**WHAT THE TASK REQUIRES:** List each line below that contains the word "photo", reproducing every such line in full.

**DATA SHOWN:**
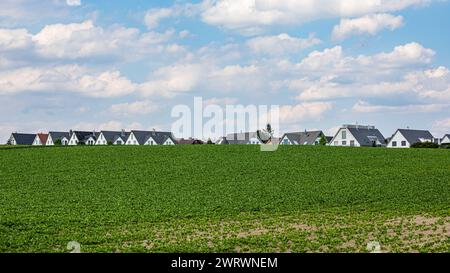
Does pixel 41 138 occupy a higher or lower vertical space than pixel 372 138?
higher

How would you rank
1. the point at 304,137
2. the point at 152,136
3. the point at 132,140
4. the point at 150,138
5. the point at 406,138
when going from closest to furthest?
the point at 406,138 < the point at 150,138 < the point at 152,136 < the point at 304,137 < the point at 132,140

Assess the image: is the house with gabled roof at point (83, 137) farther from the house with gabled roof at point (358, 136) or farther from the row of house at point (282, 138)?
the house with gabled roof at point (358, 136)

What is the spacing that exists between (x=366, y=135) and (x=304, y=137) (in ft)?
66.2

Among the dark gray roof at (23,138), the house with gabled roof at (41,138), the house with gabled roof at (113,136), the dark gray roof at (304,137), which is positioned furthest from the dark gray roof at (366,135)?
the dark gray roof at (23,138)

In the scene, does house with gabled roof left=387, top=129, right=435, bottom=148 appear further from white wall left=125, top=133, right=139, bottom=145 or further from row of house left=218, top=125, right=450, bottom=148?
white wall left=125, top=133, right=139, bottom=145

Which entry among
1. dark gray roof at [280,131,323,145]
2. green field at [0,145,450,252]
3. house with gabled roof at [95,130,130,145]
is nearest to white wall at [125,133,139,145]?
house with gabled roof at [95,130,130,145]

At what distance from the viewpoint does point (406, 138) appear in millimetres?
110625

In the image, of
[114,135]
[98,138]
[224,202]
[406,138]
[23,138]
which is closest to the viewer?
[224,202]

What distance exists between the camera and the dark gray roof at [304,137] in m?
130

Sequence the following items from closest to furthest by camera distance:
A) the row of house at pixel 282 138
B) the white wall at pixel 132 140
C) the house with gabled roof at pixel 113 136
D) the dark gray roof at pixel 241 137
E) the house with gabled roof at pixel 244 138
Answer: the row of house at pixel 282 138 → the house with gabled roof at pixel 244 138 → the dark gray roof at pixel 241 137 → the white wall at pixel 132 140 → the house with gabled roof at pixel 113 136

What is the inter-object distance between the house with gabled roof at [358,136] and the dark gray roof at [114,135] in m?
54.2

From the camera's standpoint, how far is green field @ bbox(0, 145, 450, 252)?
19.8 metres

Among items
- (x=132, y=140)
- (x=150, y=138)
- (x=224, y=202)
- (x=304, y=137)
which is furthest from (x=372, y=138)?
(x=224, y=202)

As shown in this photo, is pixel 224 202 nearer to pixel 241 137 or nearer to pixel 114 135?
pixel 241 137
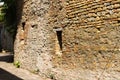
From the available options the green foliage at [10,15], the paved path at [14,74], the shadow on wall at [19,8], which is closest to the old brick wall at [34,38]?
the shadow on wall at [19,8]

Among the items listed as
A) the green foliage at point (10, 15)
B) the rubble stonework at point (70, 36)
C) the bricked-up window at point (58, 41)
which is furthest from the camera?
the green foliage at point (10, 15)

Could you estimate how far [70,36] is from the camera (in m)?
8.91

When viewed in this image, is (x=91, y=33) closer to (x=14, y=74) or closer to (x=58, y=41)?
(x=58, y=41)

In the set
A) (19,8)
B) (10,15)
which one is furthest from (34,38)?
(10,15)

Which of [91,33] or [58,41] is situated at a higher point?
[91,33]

...

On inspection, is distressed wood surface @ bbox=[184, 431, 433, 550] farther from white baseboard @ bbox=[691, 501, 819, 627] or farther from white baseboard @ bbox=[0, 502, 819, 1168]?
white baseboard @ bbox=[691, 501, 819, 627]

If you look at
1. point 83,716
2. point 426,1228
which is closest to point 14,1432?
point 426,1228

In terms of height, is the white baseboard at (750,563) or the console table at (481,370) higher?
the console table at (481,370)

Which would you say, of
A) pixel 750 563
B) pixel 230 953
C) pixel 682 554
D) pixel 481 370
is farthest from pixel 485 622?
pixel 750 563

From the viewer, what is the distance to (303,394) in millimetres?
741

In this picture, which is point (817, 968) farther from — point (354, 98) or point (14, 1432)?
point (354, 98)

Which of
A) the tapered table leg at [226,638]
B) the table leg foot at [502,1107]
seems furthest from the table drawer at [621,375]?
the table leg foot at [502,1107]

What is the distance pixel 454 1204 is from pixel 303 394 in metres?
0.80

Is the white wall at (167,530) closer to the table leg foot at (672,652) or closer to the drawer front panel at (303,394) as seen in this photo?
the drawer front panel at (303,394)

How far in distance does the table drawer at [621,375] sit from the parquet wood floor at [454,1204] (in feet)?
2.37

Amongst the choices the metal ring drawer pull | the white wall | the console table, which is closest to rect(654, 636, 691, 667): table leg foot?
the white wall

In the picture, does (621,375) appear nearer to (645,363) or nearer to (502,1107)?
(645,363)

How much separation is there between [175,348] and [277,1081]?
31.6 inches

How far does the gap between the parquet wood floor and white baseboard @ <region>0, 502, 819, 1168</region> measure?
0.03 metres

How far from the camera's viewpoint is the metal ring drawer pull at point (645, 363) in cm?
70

**WRITTEN SOLUTION:**
As shown in this photo, is pixel 224 202 nearer to pixel 241 137 or nearer to pixel 114 135?
Is the white wall at (167,530) closer to the table leg foot at (672,652) or closer to the drawer front panel at (303,394) as seen in this photo?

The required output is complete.